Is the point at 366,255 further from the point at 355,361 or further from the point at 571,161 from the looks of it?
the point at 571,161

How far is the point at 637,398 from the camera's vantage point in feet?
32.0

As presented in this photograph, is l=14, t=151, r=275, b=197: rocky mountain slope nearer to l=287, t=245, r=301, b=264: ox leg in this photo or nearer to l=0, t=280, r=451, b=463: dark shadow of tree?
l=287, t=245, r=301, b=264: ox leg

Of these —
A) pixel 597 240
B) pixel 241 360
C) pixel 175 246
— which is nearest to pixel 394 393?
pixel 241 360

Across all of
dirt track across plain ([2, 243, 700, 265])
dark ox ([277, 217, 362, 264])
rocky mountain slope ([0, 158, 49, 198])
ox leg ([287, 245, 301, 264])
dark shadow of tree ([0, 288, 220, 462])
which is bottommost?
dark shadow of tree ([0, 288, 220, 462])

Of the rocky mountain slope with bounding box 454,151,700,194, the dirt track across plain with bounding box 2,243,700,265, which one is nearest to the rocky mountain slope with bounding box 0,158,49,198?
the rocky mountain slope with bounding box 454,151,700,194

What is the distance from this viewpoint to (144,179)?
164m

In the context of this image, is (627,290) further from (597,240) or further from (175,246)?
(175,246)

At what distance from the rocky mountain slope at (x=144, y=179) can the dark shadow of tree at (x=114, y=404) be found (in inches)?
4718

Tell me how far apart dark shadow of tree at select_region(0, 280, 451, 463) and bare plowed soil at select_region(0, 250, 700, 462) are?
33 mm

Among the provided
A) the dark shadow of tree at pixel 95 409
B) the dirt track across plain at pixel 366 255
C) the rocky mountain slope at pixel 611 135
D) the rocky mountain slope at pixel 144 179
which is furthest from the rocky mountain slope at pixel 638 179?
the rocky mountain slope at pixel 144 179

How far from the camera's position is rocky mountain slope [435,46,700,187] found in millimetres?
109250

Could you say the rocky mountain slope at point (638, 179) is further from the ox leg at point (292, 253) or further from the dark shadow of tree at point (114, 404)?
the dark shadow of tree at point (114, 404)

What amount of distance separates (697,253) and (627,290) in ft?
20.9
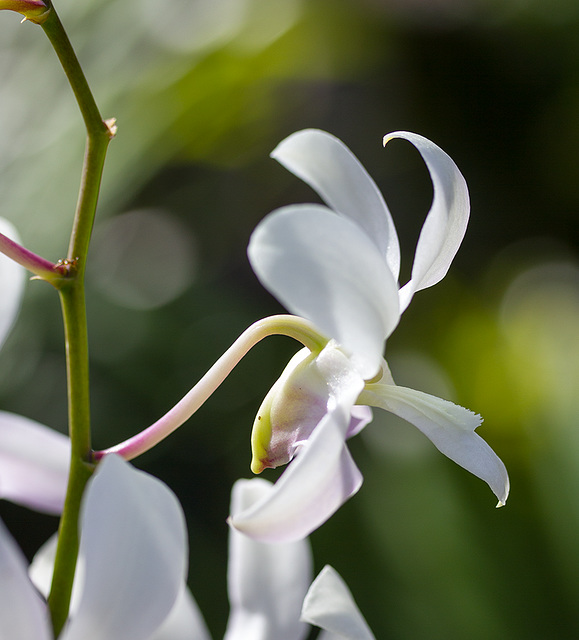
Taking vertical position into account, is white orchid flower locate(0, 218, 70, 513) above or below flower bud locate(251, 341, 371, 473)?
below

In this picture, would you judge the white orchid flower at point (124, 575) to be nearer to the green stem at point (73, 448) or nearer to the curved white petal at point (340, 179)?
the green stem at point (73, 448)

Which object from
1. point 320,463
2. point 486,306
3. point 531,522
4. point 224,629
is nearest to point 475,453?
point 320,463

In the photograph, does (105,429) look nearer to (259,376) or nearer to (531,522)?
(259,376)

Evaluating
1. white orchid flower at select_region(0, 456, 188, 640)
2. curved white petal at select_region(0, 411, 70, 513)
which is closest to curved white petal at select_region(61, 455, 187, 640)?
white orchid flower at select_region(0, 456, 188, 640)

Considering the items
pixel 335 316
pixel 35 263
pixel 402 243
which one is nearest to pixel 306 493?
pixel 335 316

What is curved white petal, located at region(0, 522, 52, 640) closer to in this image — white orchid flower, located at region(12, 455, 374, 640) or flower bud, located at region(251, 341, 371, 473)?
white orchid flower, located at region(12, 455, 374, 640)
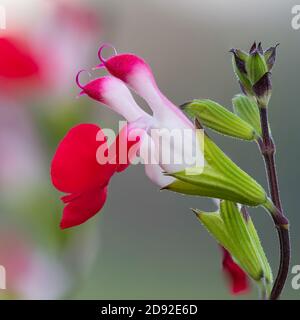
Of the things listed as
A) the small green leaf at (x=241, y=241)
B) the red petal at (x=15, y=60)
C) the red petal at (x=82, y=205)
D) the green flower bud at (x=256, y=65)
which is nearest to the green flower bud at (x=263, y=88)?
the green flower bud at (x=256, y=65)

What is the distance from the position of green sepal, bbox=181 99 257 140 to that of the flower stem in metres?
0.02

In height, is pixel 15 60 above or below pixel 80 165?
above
--------------------
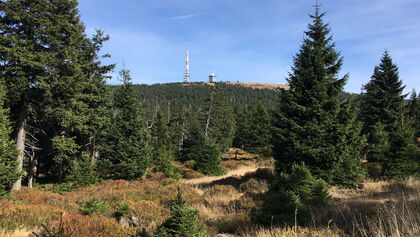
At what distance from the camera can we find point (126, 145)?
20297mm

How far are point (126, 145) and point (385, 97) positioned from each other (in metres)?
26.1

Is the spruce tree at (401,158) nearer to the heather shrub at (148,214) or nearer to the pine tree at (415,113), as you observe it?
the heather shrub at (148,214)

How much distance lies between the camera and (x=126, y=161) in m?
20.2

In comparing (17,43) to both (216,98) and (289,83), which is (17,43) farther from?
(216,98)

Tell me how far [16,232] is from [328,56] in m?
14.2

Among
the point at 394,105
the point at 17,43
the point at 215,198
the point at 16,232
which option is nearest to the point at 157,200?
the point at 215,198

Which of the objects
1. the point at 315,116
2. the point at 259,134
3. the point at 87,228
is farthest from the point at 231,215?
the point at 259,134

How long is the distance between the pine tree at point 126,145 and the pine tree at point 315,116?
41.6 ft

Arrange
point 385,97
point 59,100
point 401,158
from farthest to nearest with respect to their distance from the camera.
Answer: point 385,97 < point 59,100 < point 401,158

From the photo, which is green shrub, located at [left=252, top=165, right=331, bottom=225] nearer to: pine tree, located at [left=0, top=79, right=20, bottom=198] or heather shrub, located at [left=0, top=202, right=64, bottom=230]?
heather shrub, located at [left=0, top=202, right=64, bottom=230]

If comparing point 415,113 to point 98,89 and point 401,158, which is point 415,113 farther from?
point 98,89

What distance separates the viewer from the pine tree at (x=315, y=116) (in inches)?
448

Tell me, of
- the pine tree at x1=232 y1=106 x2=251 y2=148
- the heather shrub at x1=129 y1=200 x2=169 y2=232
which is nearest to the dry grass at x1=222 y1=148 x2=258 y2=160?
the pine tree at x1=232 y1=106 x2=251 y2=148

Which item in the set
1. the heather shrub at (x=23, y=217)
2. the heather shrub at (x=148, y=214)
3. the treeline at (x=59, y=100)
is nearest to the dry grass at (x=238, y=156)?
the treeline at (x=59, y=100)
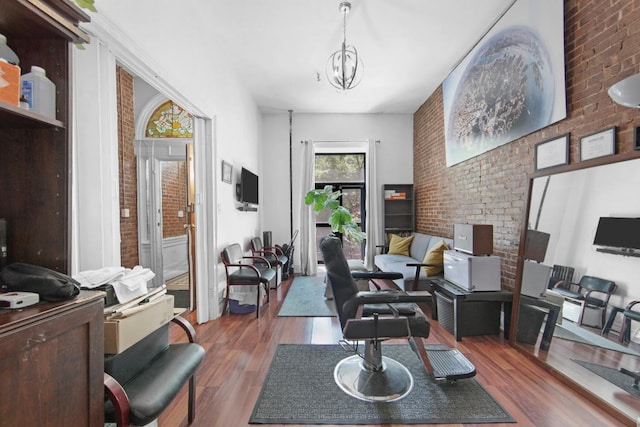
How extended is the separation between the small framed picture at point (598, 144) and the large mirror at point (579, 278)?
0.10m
--------------------
**DO THIS**
Count the lines in the entries above that contain the string "between", treating uppercase and lowercase as different. Reply with the number only.

**RESPONSE TO THIS EXERCISE**
3